Jurisprudência em Teses do STJ, Ed. 217: Tese 6: O cumprimento do Termo de Ajustamento de Conduta – TAC deve observar as normas vigentes à época de sua celebração, posteriores alterações legislativas não têm potencial para atingir ato jurídico perfeito.

217, Jurisprudência em Teses do STJ, Direito Ambiental, Lei nº 12.651/2012 – Código Florestal

Caso concreto adaptado.
José praticou um dano ambiental decorrente da construção de uma chácara em área que deveria ser destinada a reserva legal. Algum tempo depois, José foi autuado pelo órgão ambiental, oportunidade em que celebrou TAC comprometendo-se a desfazer a construção e a reflorestar a área.

Algum tempo depois, entrou em vigor o Novo Código Florestal (Lei nº 12.651/2012). Pela nova lei, a construção realizada por José não estava em desacordo com o parâmetros legais.

José poderá deixar de desfazer a construção, aplicando o Novo Código Florestal e afastando o dever de cumprir o TAC?
Não.
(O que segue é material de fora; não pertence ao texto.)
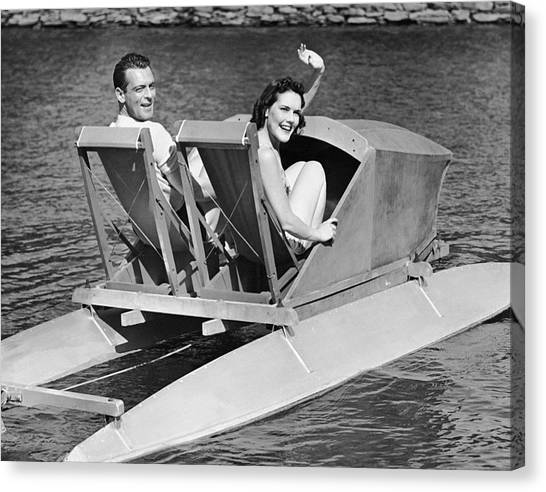 Couple On Lake In Paddle Boat Canvas Print by George Marks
Com fundamento na prevalência da tutela do meio ambiente e diante da incidência do princípio tempus regit actum, tem-se que o atual Código Florestal não pode retroagir para atingir o ato jurídico perfeito, os direitos ambientais adquiridos, tampouco para reduzir a proteção, preservação e restauração dos processos ecológicos essenciais.

Não é possível a retroatividade do Código Florestal atual a reger TAC celebrado sob a vigência do anterior código.
Compulsando os autos, verifica-se que o Tribunal de origem, ao negar provimento à apelação interposta pelo Ministério Público Estadual, decidiu pela aplicação do novo Código Florestal no âmbito de execução envolvendo Termo de Ajustamento de Conduta celebrado sob a vigência do código anterior.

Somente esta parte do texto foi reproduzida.